かの中曽根康弘元総理は
総理在任中、新年のインタビューにおいて
終わりよければすべてよし
ではなく
始めよければすべてよし
と、コメントしたことがあります。
新年インタビューということで
つい、そうおっしゃったのでしょうが
始めがよくても終わりがダメということは
世の中、しばしばありますので
残念ながら、始めよければすべてよしとは言えません。
ただし、こうは言えるでしょう。
始めがダメだったら、終わりもたいていダメである。
議論などでは、とくにそうです。
的外れな主張をする人は
そもそも間違った前提から出発していることが多いのです。
というわけで、こちらをどうぞ。
朝日新聞の記事です。
いわく。
リアルな戦闘シーンが話題になった映画「シン・ゴジラ」など、
自衛隊が登場する映画の制作に、防衛省が協力を続けている。
自衛隊の活動を国民に理解してもらうのが目的だ。
シナリオに口を出すことはないというが、
映画の中で描かれる自衛隊は、「模範的な姿」に近づいてきたとの指摘もある。
要するに最近は
自衛隊が映画でカッコ良く描かれるようになってきたが
それは防衛省が協力しているからではないか、という話です。
朝日新聞デジタルヘッドライン
(その日の主要記事を紹介するメールです)にも
ずばりこう書いてある。
今日のトピックス
「シン・ゴジラ」など、多くの映画で描かれてきた自衛隊。
昔は負ける役が多かったそうですが、近年は「強く優しい存在」として出てきます。
その背景にあるものは。
で、こんなコメントが紹介される。
防衛省が協力した映画では、
自衛隊は善玉として描かれるのが前提。
強くて優しく、法律を守るという模範的なイメージに少しずつ近づいてきた。
シン・ゴジラはその路線の集大成(。)
(須藤遙子・筑紫女学園大学准教授)
映画の中の自衛隊は、
国民意識の変化、
それへの映画産業側の対応、
自衛隊の存在意義を示したい防衛省の思惑が相互に作用した姿と言える(。)

+++

**課題**. 本文から、「かの中曽根康弘元総理は」を含む語句で始まり「ただし、こうは言えるでしょう。」で終わる部分を、一字一句違えずに引用してください。 掲載する項目は、本文の内容とは関係がありません。

**提示資料**.
+++

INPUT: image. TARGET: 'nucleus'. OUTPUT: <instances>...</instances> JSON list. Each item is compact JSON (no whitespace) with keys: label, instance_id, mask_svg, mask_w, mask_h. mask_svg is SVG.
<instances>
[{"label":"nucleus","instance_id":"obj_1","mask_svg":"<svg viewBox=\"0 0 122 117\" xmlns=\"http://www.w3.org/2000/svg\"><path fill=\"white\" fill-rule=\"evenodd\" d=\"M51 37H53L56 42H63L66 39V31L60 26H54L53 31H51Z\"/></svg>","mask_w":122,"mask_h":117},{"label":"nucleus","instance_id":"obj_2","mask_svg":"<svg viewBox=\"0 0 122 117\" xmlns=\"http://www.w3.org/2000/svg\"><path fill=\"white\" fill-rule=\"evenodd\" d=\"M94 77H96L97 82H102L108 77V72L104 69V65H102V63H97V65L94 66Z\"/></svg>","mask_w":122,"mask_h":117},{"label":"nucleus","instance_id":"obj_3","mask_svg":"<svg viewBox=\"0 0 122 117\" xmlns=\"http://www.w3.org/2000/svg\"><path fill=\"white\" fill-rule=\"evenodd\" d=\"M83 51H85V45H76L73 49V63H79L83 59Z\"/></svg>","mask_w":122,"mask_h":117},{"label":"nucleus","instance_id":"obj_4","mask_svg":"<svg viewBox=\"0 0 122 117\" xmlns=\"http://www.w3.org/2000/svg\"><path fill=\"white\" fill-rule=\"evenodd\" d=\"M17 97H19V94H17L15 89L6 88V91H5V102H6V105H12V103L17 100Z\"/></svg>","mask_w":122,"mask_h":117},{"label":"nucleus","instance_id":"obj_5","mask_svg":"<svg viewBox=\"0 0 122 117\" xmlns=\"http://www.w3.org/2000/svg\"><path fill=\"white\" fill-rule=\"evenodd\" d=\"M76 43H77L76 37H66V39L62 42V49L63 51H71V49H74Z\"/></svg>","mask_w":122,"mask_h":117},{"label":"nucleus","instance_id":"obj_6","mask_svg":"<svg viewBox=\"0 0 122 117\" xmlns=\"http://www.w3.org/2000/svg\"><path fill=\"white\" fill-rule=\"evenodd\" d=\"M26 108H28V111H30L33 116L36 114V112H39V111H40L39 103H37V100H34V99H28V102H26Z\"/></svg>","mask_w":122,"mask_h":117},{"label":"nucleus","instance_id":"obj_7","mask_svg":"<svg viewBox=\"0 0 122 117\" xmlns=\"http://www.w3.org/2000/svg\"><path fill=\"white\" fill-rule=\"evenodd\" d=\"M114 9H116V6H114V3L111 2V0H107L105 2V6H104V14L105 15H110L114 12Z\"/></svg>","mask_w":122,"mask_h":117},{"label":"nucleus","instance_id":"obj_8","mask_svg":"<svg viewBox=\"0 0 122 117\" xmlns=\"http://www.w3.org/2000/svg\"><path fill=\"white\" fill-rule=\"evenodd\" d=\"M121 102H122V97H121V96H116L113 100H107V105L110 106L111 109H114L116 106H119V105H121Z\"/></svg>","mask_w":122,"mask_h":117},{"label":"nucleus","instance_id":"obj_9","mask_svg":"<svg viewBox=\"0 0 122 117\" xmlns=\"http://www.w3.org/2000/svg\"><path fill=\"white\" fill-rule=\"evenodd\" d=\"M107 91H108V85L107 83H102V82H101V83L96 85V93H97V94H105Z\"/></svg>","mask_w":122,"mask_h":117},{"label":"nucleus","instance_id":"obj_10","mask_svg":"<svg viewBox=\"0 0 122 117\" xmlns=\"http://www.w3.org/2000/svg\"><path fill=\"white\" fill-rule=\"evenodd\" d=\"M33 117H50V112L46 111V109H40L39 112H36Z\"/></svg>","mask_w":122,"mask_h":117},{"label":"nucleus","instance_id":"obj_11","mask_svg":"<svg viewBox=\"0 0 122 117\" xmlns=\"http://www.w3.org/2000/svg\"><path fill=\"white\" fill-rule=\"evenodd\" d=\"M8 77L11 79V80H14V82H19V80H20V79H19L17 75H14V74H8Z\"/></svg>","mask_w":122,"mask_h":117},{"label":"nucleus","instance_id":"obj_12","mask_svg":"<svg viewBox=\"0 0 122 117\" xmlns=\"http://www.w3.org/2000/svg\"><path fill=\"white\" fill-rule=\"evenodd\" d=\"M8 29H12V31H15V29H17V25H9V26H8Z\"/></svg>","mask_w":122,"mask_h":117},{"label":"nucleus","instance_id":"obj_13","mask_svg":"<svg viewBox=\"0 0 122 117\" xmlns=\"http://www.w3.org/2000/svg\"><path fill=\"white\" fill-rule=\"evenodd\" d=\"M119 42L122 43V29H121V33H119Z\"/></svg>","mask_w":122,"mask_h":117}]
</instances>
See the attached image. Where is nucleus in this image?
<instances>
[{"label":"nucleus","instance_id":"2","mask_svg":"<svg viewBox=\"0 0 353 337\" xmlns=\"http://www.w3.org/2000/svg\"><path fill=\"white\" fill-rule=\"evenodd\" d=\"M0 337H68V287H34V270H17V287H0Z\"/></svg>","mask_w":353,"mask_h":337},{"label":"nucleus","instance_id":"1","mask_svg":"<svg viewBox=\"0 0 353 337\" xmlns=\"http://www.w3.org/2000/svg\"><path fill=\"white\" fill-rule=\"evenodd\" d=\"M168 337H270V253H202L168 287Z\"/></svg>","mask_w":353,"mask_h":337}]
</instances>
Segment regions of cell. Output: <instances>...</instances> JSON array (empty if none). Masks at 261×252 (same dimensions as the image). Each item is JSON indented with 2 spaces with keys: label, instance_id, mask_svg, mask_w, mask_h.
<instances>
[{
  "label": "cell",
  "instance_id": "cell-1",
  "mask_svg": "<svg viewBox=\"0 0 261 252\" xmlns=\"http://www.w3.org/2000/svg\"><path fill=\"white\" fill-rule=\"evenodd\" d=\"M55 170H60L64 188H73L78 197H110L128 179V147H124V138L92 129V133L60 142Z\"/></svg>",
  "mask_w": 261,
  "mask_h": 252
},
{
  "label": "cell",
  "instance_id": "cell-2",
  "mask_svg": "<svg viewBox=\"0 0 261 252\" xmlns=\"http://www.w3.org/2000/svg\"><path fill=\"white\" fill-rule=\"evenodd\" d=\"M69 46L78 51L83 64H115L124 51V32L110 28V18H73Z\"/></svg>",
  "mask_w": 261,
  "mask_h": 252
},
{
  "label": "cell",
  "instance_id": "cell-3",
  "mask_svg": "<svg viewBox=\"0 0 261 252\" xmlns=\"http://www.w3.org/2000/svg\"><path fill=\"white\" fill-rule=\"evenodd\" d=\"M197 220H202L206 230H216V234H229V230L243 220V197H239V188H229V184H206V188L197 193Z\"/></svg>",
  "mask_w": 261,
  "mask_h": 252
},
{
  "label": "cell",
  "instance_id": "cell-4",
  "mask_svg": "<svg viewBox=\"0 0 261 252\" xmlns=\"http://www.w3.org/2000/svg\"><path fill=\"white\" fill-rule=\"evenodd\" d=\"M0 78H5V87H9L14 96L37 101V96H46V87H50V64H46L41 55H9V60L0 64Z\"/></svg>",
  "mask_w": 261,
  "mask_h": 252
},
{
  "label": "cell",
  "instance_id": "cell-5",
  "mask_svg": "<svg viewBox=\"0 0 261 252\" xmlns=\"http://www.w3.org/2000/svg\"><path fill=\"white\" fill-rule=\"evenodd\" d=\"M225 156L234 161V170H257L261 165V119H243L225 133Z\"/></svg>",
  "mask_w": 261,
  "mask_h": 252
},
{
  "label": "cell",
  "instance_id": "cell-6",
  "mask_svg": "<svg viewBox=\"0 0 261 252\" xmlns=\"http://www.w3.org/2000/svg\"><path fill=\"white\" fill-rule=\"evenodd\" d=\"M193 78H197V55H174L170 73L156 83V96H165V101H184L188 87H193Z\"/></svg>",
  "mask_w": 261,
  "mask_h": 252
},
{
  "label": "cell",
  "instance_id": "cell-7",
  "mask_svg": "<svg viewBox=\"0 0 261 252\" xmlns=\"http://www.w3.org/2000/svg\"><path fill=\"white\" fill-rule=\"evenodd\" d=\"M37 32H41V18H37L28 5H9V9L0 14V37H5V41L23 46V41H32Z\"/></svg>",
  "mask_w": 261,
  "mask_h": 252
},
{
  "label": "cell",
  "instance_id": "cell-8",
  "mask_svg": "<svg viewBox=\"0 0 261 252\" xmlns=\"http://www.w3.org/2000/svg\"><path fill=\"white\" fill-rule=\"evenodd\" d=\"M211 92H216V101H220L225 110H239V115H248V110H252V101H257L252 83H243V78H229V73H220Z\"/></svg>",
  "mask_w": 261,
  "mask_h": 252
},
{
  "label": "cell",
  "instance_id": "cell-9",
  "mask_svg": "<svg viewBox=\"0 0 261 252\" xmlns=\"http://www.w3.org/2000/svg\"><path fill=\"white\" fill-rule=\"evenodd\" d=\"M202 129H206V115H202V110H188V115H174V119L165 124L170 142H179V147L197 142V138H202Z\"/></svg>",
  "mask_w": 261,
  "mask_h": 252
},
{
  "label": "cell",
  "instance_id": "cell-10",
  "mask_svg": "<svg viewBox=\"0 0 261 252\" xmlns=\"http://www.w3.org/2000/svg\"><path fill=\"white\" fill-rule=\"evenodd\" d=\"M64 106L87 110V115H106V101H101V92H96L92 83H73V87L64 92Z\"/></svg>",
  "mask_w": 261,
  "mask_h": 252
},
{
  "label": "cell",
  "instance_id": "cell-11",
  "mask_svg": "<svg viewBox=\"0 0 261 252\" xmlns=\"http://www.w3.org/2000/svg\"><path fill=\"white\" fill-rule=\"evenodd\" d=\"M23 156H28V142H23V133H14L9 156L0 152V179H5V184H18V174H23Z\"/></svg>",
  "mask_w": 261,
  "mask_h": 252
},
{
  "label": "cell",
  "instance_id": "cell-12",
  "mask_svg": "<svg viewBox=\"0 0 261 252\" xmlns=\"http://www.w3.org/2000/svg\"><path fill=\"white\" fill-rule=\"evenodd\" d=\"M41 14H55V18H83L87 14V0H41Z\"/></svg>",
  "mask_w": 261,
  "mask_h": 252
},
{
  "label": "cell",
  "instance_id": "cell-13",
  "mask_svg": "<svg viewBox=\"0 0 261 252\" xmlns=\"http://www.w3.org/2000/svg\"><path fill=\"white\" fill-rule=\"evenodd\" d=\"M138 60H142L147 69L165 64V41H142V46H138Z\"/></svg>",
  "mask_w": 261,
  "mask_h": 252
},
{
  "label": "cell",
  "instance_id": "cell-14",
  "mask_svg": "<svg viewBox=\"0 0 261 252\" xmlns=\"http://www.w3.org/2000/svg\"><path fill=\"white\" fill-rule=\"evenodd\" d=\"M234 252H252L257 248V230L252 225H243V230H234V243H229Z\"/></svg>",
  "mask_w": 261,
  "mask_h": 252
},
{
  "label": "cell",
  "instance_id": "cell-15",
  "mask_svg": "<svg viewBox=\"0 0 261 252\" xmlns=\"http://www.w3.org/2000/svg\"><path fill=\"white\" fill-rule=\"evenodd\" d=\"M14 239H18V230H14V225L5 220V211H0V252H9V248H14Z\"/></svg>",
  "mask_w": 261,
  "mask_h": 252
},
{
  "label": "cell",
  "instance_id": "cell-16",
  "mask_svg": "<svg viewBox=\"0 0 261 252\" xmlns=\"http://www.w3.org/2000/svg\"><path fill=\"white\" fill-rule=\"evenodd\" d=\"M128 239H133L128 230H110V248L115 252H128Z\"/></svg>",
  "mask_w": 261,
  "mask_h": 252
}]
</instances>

+++

**解答**.
かの中曽根康弘元総理は
総理在任中、新年のインタビューにおいて
終わりよければすべてよし
ではなく
始めよければすべてよし
と、コメントしたことがあります。
新年インタビューということで
つい、そうおっしゃったのでしょうが
始めがよくても終わりがダメということは
世の中、しばしばありますので
残念ながら、始めよければすべてよしとは言えません。
ただし、こうは言えるでしょう。